FIRST AMENDMENT TO TRANSFER AGREEMENT

 

 

                        This FIRST AMENDMENT TO TRANSFER AGREEMENT, dated as of April 15, 2013 (the “Amendment”) to the Transfer Agreement, dated as of August 1, 2012 (the “Agreement”), is entered into by and among DRYROCK FUNDING LLC, as Transferor (“Dryrock Funding”), DRYROCK ISSUANCE TRUST, as Issuer (the “Issuer”) and U.S. BANK NATIONAL ASSOCIATION, the Indenture Trustee (the “Indenture Trustee”).   

 

WHEREAS, effective April 15, 2013, the Issuer Accounts shall be established and maintained at Barclays Bank PLC, New York Branch;

 

WHEREAS, pursuant to Section 6.1 of the Agreement, the parties hereto desire to amend the Agreement as provided herein;

 

NOW, THEREFORE, in consideration of the premises and agreements contained herein and notwithstanding anything to the contrary set forth in the Agreement, the undersigned parties hereby agree as follows:

 

ARTICLE I

AMENDMENTS

 

Section 1.01.      Amendment to the Agreement.  The Agreement is hereby amended by this Amendment as follows:

 

(a) by amending clause (c) of the definition of “Finance Charge Collections” in Section 1.1 to read as follows:

 

“(c) the amount of all interest and other investment earnings (net of losses and investment expenses), if any, on amounts on deposit in the Collection Account and the Excess Funding Account on such Date of Processing.”

Region labeling rows
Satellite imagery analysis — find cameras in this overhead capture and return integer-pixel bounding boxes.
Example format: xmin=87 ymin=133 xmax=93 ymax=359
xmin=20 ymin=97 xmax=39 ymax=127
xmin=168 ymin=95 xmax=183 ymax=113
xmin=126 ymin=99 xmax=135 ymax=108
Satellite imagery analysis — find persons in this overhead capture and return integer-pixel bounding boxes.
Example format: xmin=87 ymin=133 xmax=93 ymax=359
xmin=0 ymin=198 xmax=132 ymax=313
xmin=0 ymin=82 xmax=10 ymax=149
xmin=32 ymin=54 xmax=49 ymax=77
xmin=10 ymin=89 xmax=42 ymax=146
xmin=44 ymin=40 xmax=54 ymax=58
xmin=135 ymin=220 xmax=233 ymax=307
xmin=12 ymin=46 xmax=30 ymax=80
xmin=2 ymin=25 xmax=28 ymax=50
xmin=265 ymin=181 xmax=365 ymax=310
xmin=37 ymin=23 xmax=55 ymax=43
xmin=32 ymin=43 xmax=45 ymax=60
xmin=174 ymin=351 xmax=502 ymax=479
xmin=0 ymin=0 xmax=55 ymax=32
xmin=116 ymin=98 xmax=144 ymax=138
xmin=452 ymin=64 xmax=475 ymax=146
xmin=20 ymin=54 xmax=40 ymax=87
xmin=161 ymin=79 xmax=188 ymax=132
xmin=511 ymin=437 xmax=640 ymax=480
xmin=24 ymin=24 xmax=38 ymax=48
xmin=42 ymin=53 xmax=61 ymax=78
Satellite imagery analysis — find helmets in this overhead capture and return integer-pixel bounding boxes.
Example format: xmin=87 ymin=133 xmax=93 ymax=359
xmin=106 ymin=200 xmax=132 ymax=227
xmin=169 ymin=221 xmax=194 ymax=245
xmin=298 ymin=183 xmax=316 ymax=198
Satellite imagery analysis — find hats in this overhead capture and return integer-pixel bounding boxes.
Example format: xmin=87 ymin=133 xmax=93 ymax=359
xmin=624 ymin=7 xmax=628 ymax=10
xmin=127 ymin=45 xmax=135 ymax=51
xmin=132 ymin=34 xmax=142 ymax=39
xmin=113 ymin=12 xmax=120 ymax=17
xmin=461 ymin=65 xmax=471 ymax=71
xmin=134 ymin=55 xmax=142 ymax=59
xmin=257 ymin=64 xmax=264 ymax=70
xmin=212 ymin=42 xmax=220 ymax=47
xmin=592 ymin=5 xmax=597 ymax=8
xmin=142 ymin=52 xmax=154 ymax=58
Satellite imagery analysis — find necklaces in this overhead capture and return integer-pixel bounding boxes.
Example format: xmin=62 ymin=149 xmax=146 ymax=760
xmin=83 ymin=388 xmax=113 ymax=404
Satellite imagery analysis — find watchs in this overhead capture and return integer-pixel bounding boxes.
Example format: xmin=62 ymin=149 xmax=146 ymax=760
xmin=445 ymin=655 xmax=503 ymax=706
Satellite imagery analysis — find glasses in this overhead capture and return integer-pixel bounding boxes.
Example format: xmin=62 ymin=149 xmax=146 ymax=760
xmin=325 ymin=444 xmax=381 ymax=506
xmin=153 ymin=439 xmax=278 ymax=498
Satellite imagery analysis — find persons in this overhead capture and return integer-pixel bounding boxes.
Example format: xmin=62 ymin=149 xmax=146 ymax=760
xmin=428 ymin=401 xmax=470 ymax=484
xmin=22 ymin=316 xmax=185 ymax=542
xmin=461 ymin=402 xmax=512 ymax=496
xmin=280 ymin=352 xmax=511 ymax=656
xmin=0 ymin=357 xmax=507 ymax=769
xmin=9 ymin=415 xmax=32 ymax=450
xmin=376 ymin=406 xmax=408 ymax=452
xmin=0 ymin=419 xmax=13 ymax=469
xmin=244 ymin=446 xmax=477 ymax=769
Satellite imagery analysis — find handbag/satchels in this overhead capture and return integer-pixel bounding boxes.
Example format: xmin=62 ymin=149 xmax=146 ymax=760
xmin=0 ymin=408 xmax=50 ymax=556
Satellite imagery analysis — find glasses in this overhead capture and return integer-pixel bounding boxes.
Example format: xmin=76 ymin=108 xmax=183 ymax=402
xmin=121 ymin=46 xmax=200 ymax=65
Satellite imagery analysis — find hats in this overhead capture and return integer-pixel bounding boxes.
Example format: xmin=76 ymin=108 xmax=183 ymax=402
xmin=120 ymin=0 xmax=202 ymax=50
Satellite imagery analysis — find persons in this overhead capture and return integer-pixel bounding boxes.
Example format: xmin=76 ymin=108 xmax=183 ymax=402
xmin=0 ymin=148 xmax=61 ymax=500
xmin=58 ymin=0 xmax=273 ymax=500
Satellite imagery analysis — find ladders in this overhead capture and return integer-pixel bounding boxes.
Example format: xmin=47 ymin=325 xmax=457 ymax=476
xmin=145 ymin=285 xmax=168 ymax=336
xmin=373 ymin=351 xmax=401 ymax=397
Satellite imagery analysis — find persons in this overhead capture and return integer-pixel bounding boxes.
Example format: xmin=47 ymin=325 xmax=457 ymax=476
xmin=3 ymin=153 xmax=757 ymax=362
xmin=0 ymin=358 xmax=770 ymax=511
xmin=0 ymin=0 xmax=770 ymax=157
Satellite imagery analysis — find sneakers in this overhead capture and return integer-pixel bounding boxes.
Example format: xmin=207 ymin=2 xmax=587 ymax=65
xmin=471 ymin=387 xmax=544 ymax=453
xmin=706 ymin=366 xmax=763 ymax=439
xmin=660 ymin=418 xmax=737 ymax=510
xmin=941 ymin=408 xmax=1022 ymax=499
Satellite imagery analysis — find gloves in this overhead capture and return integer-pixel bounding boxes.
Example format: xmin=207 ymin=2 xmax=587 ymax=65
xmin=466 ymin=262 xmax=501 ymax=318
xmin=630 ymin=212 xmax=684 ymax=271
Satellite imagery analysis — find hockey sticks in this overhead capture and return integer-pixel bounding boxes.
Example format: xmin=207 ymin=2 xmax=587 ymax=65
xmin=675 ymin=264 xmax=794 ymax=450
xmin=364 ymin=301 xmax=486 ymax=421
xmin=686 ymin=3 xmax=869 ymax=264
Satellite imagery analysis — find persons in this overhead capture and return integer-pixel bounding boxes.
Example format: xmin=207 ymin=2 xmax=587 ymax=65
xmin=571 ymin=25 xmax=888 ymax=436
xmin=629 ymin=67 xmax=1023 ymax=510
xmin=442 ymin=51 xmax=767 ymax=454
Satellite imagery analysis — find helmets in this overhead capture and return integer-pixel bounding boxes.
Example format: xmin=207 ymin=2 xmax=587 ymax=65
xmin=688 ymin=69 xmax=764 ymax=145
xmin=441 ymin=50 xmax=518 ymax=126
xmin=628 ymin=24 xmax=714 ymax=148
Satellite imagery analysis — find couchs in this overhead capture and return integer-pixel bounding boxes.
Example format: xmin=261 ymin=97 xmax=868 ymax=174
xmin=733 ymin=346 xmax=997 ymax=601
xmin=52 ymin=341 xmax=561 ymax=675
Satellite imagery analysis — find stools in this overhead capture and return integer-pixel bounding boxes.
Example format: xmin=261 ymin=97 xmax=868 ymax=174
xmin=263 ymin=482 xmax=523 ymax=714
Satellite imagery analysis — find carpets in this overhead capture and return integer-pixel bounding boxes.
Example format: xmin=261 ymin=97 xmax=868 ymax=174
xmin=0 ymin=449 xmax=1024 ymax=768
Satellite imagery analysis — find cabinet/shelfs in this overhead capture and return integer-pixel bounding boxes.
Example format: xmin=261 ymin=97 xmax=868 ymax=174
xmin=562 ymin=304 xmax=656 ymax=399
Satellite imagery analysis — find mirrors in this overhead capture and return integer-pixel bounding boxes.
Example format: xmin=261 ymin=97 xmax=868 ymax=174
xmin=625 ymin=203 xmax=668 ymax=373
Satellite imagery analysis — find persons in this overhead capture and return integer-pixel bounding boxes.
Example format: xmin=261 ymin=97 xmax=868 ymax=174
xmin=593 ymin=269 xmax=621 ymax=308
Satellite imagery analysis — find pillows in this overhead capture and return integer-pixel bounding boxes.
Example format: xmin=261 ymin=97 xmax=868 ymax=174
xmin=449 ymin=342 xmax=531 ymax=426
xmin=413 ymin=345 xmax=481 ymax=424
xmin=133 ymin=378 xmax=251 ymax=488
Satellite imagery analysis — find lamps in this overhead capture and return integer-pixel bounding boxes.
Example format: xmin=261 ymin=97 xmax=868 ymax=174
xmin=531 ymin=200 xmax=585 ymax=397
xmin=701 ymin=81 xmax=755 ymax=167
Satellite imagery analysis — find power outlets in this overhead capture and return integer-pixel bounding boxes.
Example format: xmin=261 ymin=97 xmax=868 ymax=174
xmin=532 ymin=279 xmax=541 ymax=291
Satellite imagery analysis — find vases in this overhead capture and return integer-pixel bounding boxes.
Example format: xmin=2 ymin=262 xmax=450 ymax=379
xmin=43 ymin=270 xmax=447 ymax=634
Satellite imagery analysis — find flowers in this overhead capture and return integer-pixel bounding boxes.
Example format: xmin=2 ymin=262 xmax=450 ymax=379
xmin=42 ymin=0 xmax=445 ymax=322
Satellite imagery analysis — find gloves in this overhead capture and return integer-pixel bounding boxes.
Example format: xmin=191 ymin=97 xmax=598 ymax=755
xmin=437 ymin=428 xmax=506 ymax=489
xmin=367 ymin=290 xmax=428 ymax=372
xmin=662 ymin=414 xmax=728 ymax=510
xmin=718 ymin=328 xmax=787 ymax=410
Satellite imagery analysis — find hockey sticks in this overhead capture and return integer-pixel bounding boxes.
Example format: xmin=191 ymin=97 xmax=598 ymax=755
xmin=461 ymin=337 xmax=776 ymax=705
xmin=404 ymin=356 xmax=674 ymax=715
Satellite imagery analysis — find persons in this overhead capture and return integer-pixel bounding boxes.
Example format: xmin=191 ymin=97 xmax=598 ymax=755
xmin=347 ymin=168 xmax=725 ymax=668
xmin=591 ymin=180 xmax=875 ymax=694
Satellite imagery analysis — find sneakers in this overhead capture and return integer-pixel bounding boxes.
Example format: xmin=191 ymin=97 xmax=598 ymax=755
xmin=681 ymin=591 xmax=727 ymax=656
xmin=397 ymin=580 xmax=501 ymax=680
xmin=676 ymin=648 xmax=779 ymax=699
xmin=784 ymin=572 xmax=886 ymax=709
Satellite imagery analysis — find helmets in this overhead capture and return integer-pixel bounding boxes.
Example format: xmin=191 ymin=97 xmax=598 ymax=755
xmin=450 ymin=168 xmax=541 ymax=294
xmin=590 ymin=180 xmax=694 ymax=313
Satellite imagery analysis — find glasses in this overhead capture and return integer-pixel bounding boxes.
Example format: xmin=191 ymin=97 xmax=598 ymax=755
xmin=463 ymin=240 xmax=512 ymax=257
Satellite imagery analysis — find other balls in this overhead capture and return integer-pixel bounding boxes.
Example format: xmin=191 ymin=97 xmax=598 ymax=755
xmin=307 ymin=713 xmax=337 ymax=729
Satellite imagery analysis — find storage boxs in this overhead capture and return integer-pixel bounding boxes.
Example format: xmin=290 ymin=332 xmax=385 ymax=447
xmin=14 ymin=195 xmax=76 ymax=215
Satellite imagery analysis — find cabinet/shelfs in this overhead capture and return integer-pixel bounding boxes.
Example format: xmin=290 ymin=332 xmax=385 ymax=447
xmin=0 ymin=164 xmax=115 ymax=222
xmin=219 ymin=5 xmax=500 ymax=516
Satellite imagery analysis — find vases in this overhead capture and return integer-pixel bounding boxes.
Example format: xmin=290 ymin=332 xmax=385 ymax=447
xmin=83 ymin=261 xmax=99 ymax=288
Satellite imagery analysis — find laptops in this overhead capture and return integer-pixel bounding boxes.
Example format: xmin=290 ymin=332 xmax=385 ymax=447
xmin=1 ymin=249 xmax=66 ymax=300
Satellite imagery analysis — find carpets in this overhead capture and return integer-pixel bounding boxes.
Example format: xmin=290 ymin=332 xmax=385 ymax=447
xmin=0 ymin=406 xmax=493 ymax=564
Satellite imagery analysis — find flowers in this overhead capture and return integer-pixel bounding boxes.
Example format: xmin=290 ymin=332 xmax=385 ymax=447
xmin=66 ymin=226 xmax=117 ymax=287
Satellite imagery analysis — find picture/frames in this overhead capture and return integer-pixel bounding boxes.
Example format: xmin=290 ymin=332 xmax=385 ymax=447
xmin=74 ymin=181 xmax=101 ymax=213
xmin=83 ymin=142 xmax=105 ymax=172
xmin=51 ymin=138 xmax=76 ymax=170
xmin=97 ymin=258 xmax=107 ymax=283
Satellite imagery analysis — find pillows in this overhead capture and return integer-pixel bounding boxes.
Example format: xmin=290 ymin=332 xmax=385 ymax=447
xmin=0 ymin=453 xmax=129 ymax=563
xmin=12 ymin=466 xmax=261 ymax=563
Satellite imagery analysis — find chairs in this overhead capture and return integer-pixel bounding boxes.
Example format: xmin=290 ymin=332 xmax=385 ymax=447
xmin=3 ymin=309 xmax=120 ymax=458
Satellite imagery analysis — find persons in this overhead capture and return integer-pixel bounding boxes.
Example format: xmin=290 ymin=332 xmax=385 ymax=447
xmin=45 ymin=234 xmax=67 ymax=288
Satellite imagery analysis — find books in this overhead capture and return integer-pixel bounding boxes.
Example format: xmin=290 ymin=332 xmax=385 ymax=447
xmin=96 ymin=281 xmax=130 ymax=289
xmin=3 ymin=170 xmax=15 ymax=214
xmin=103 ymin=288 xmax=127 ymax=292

◆ The tasks:
a - Reproduce the transfer agreement amendment in full, word for word.
b - Arrange the rows as a numbered list, starting with the line containing "Satellite imagery analysis — find ladders" and continuing through the line containing "xmin=0 ymin=0 xmax=770 ymax=157". Include only those rows, and leave out any blank lines.

◆ Completed exercise:
a -
FIRST AMENDMENT TO TRANSFER AGREEMENT

 

 

                        This FIRST AMENDMENT TO TRANSFER AGREEMENT, dated as of April 15, 2013 (the “Amendment”) to the Transfer Agreement, dated as of August 1, 2012 (the “Agreement”), is entered into by and among DRYROCK FUNDING LLC, as Transferor (“Dryrock Funding”), DRYROCK ISSUANCE TRUST, as Issuer (the “Issuer”) and U.S. BANK NATIONAL ASSOCIATION, the Indenture Trustee (the “Indenture Trustee”).   

 

WHEREAS, effective April 15, 2013, the Issuer Accounts shall be established and maintained at Barclays Bank PLC, New York Branch;

 

WHEREAS, pursuant to Section 6.1 of the Agreement, the parties hereto desire to amend the Agreement as provided herein;

 

NOW, THEREFORE, in consideration of the premises and agreements contained herein and notwithstanding anything to the contrary set forth in the Agreement, the undersigned parties hereby agree as follows:

 

ARTICLE I

AMENDMENTS

 

Section 1.01.      Amendment to the Agreement.  The Agreement is hereby amended by this Amendment as follows:

 

(a) by amending clause (c) of the definition of “Finance Charge Collections” in Section 1.1 to read as follows:

 

“(c) the amount of all interest and other investment earnings (net of losses and investment expenses), if any, on amounts on deposit in the Collection Account and the Excess Funding Account on such Date of Processing.”

b -
1. Satellite imagery analysis — find ladders in this overhead capture and return integer-pixel bounding boxes.
2. Example format: xmin=47 ymin=325 xmax=457 ymax=476
3. xmin=145 ymin=285 xmax=168 ymax=336
4. xmin=373 ymin=351 xmax=401 ymax=397
5. Satellite imagery analysis — find persons in this overhead capture and return integer-pixel bounding boxes.
6. Example format: xmin=47 ymin=325 xmax=457 ymax=476
7. xmin=3 ymin=153 xmax=757 ymax=362
8. xmin=0 ymin=358 xmax=770 ymax=511
9. xmin=0 ymin=0 xmax=770 ymax=157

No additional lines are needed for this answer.